Instructions for the task – Will you write out all of the data below again, line for line, without changing anything?

* * * *

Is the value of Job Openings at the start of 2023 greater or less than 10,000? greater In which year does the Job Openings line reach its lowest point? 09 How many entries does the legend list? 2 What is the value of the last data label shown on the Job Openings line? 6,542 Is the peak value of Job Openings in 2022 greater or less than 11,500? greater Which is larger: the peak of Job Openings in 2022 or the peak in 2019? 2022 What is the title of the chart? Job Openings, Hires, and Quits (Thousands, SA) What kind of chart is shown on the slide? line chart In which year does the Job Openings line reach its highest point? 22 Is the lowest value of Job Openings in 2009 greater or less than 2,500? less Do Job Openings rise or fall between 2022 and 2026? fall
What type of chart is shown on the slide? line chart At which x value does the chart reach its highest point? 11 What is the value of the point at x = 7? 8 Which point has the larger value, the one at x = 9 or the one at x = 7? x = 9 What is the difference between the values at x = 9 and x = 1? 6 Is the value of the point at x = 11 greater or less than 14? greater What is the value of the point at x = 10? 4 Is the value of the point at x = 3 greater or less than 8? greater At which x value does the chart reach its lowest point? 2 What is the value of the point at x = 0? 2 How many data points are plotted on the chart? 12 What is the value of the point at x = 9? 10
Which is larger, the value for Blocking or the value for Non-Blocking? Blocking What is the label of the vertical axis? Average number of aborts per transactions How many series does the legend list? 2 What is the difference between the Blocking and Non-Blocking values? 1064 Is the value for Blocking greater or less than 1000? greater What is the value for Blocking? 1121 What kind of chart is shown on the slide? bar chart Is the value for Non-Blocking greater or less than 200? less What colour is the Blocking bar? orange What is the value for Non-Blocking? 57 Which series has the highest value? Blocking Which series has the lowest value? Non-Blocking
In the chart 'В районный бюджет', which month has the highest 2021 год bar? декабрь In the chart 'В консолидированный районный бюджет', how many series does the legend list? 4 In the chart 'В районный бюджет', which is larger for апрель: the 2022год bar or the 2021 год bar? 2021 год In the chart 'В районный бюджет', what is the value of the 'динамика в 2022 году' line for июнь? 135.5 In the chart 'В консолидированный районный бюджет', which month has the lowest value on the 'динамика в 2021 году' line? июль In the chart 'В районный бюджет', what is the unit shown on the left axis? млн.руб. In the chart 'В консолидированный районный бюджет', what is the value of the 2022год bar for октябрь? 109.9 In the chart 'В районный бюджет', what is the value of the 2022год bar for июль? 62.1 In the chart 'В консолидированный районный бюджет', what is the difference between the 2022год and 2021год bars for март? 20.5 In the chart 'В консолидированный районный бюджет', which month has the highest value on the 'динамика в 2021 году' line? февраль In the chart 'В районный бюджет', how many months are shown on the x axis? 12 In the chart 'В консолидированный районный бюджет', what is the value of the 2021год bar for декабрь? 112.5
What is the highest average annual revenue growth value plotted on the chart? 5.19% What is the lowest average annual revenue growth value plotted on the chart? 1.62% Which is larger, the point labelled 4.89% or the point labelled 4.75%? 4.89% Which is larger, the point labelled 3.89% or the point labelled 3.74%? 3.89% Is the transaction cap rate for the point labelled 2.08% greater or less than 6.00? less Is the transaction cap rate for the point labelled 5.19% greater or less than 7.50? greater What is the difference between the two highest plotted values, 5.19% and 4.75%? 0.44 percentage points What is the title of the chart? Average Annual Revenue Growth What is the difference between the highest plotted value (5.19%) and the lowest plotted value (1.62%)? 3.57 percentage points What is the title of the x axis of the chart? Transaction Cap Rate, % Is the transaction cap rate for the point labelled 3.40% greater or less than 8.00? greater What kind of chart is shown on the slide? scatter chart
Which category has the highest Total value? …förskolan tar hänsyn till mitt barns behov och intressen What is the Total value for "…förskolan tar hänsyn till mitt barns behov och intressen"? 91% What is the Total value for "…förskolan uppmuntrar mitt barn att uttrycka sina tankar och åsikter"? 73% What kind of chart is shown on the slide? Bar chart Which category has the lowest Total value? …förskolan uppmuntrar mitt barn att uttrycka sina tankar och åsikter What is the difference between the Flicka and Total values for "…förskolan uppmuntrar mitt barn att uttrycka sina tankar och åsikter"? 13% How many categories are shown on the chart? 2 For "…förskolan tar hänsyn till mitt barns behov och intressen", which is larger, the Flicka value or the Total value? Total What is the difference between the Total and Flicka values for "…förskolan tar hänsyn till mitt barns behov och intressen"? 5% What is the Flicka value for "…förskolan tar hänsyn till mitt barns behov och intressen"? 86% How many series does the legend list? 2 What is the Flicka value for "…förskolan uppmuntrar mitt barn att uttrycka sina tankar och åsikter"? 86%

* * * *

Expected answer –
Is the value of Job Openings at the start of 2023 greater or less than 10,000? greater In which year does the Job Openings line reach its lowest point? 09 How many entries does the legend list? 2 What is the value of the last data label shown on the Job Openings line? 6,542 Is the peak value of Job Openings in 2022 greater or less than 11,500? greater Which is larger: the peak of Job Openings in 2022 or the peak in 2019? 2022 What is the title of the chart? Job Openings, Hires, and Quits (Thousands, SA) What kind of chart is shown on the slide? line chart In which year does the Job Openings line reach its highest point? 22 Is the lowest value of Job Openings in 2009 greater or less than 2,500? less Do Job Openings rise or fall between 2022 and 2026? fall
What type of chart is shown on the slide? line chart At which x value does the chart reach its highest point? 11 What is the value of the point at x = 7? 8 Which point has the larger value, the one at x = 9 or the one at x = 7? x = 9 What is the difference between the values at x = 9 and x = 1? 6 Is the value of the point at x = 11 greater or less than 14? greater What is the value of the point at x = 10? 4 Is the value of the point at x = 3 greater or less than 8? greater At which x value does the chart reach its lowest point? 2 What is the value of the point at x = 0? 2 How many data points are plotted on the chart? 12 What is the value of the point at x = 9? 10
Which is larger, the value for Blocking or the value for Non-Blocking? Blocking What is the label of the vertical axis? Average number of aborts per transactions How many series does the legend list? 2 What is the difference between the Blocking and Non-Blocking values? 1064 Is the value for Blocking greater or less than 1000? greater What is the value for Blocking? 1121 What kind of chart is shown on the slide? bar chart Is the value for Non-Blocking greater or less than 200? less What colour is the Blocking bar? orange What is the value for Non-Blocking? 57 Which series has the highest value? Blocking Which series has the lowest value? Non-Blocking
In the chart 'В районный бюджет', which month has the highest 2021 год bar? декабрь In the chart 'В консолидированный районный бюджет', how many series does the legend list? 4 In the chart 'В районный бюджет', which is larger for апрель: the 2022год bar or the 2021 год bar? 2021 год In the chart 'В районный бюджет', what is the value of the 'динамика в 2022 году' line for июнь? 135.5 In the chart 'В консолидированный районный бюджет', which month has the lowest value on the 'динамика в 2021 году' line? июль In the chart 'В районный бюджет', what is the unit shown on the left axis? млн.руб. In the chart 'В консолидированный районный бюджет', what is the value of the 2022год bar for октябрь? 109.9 In the chart 'В районный бюджет', what is the value of the 2022год bar for июль? 62.1 In the chart 'В консолидированный районный бюджет', what is the difference between the 2022год and 2021год bars for март? 20.5 In the chart 'В консолидированный районный бюджет', which month has the highest value on the 'динамика в 2021 году' line? февраль In the chart 'В районный бюджет', how many months are shown on the x axis? 12 In the chart 'В консолидированный районный бюджет', what is the value of the 2021год bar for декабрь? 112.5
What is the highest average annual revenue growth value plotted on the chart? 5.19% What is the lowest average annual revenue growth value plotted on the chart? 1.62% Which is larger, the point labelled 4.89% or the point labelled 4.75%? 4.89% Which is larger, the point labelled 3.89% or the point labelled 3.74%? 3.89% Is the transaction cap rate for the point labelled 2.08% greater or less than 6.00? less Is the transaction cap rate for the point labelled 5.19% greater or less than 7.50? greater What is the difference between the two highest plotted values, 5.19% and 4.75%? 0.44 percentage points What is the title of the chart? Average Annual Revenue Growth What is the difference between the highest plotted value (5.19%) and the lowest plotted value (1.62%)? 3.57 percentage points What is the title of the x axis of the chart? Transaction Cap Rate, % Is the transaction cap rate for the point labelled 3.40% greater or less than 8.00? greater What kind of chart is shown on the slide? scatter chart
Which category has the highest Total value? …förskolan tar hänsyn till mitt barns behov och intressen What is the Total value for "…förskolan tar hänsyn till mitt barns behov och intressen"? 91% What is the Total value for "…förskolan uppmuntrar mitt barn att uttrycka sina tankar och åsikter"? 73% What kind of chart is shown on the slide? Bar chart Which category has the lowest Total value? …förskolan uppmuntrar mitt barn att uttrycka sina tankar och åsikter What is the difference between the Flicka and Total values for "…förskolan uppmuntrar mitt barn att uttrycka sina tankar och åsikter"? 13% How many categories are shown on the chart? 2 For "…förskolan tar hänsyn till mitt barns behov och intressen", which is larger, the Flicka value or the Total value? Total What is the difference between the Total and Flicka values for "…förskolan tar hänsyn till mitt barns behov och intressen"? 5% What is the Flicka value for "…förskolan tar hänsyn till mitt barns behov och intressen"? 86% How many series does the legend list? 2 What is the Flicka value for "…förskolan uppmuntrar mitt barn att uttrycka sina tankar och åsikter"? 86%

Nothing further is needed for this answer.